Au Québec, nombreux sont les adeptes qui ont accompagné Jessica ce qui lui a rendu la tâche plus facile.

 

Mais le pire, lors d’une soirée, l’appel téléphonique d’Alyssa, sa fille ainée, qui se meurt d’ennui. C’est difficile. Un message qui se dirige droit au cœur de la maman. Alors, Jessica ressent ce sentiment de culpabilité, vous savez, lorsqu’on se questionne à savoir si nous allons trop loin. Rongée par l’inquiétude à maintes reprises, elle a démontré une force de caractère jusque-là insoupçonnée.

À peine quelques jours après son départ, une inflammation au genou émane. Un stress mécanique qu’il faut guérir. Quelques soins appropriés et le malaise disparaîtra graduellement, comme par miracle. « Mon corps devait s’adapter et il a compris que j’allais lui exiger toute une commande. »

 Au terme de chaque journée, le programme de récupération entrait en fonction avec un bain d’eau glacée de 20 minutes, l’application d’huiles essentielles, les jambes pointées vers le haut pour 15 minutes, le rouleau sur les muscles, un bon massage et un bon repas. « Je ne disposais d’aucun régime particulier. Je mangeais ce dont j’avais le goût. J’ai même mangé de la viande moi qui habituellement, n’y touche pas. » Pour le sommeil, elle tombait dans les bras de Morphée tôt en soirée afin de compléter son douze heures de récupération. « Tu sais Daniel, à bien y songer, je n’ai jamais pris autant soin de moi-même durant toute ma vie ! »

 

Quand on n'a pas le choix !

 

Courir au Québec fut tellement agréable à cause de l’appui des gens qui l’accompagnaient sauf qu’outre-frontière, il fallait nécessairement utiliser les facultés mentales. « J’étais heureuse, dans la gratitude de constater les effets positifs sur les réseaux sociaux. Parfois, Olivier me parlait et se butait à cette bulle qui me réconfortait.»

 Elle visait 50,000$ et a dû se contenter de 9,000$ pour la Fondation Cervo. « Il aurait été avantageux que je m’implique dans la promotion de l’événement avant de partir. J’ai manqué de temps car je devais bien me préparer physiquement. » Il aura fallu huit mois de planification pour bien remplir cette mission.

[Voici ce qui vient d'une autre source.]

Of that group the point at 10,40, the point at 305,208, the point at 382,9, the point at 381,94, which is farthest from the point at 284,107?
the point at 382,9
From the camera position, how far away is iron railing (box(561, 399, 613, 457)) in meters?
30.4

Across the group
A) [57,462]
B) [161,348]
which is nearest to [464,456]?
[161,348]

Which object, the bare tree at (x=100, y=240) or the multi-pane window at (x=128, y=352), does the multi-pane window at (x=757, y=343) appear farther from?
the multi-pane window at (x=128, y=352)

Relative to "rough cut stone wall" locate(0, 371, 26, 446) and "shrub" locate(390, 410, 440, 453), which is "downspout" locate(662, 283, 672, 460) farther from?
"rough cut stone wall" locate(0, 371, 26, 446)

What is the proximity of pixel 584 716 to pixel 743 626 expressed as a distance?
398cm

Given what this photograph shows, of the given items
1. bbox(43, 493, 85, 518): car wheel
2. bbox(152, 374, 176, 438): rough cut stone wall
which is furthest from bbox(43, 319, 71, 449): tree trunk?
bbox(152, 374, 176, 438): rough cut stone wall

 Suite à une pause de deux semaines après le défi, Jessica s’est remise à courir lentement. « Ma première sortie fut de 6km et ce fut très ardu. Je ne suis aucunement écœurée de la course à pied, au contraire, je n’ai jamais été aussi heureuse de toute ma vie. »

 

À quelques reprises, Jessica s'est retrouvée dans des situations difficiles, tant au niveau du parcours qu'avec des conditions climatiques pas toujours favorables.

 

Elle aimerait reconnecter d’ici deux ans avec une autre péripétie du genre qui se déroulerait entièrement au Québec et qui impliquerait les gens. « J’ai tellement à apprendre sur moi-même ».

 Son frère Jordan qu’elle rejoignait en France et pour qui elle dédiait cette grande aventure, n’a pas voulu courir. Or, son jumeau Kevin l’a fait à quelques reprises en accompagnant sa sœur sur le Vieux Continent.

 Puis, il y a ce jour où soudainement, Jessica a aperçu un gigantesque orignal, étendu sagement au milieu de la route. Brusquement, elle s’est arrêtée. Elle a déambulé tout près de lui et il n’a pas bougé. Il venait de lui rendre hommage à sa façon.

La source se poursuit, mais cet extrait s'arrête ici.